I have received recently the book which our English friend published on the subject. He used samples which he had collected with such enthusiasm, so as to identify the origin of the amphora. Near the neck or on the handle or at the bottom of their big bellies, the amphora fairly often bear a seal or just a simple mark which is the signature of the artisan who made it or of the trader who ordered it. By carefully noting all these indications and comparing them to other data know to Mediterranean archaeologists, he succeeded in reconstructing a part of the great commercial lanes of antiquity
* * *
It had been pre-arranged that after some months in Cyprus, our ship should pass through the Suez canal to undertake a programme of scientific research on the tropical coral of the Red Sea. But first of all, we had to go to Beirut to have the hull cleaned and repainted.

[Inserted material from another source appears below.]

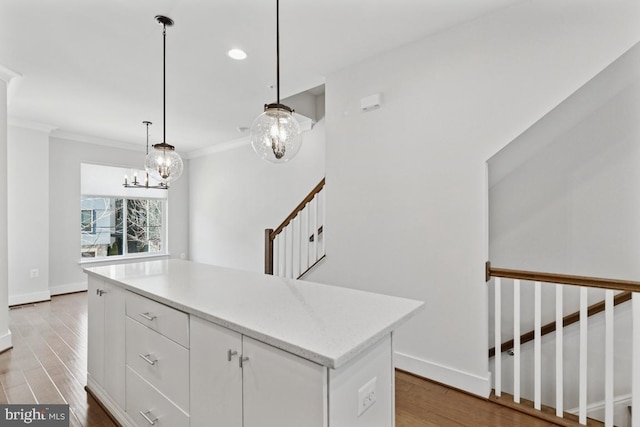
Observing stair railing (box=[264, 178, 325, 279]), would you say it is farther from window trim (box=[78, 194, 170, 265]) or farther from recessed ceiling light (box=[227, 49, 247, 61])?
window trim (box=[78, 194, 170, 265])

At this time, in the sixties, Beirut was still the capital of a happy Lebanon, hospitable and proud of a luxury unsurpassed in the middle- East.
After the bucolic charm of our anchorage in Cyprus, the din of the great harbour of Beirut seems crazy : The syren of the cargo-boats, the grinding of the cranes, the work of the naval dockyard, the blows of the sledge hammer on the hull, a welder's little glowing sun, the agony of a saw on metal. And then the Arabs in pyjamas cursing each other in the heat of the day, a handful of little boys, all of them naked, shouting as they push each other into the dirty water of the harbour, leaving on the stone quay the wet imprint of their tiny little feet.
Behind the naval dockyard, there is the roar of the great modern city, scintillating with multicolored publicity. Buildings of innumerable floors. In the depths of the canyon formed by the geometric facades, a torrent of vehicles, of trams clanking beneath their sparks, of bars vibrating with musical rhythms and of restaurants, imitation oriental-style in the Orient.
In this mechanical ebullition, a mule unperturbed with an old sack under his backside to collect the manure, pulling a cart with wheels of an old car and lying on the load, his master, cap over his nose, is sleeping with closed fists.
And beyond the great city, there is the eternal silence of the vast Lebanese mountains. The ancient world of Phoenician heroes and of the men who cut the white stones.
Here the dream is mingled with the smell of lemon trees, of the boat which is being repainted and of oriental spices.
These smells are timeless. Antiquity must have smelt of lemon and of the paint of boats and of the fish market.
This evening, we celebrate, the boat is ready, tomorrow morning we set out again for Egypt and the Red Sea.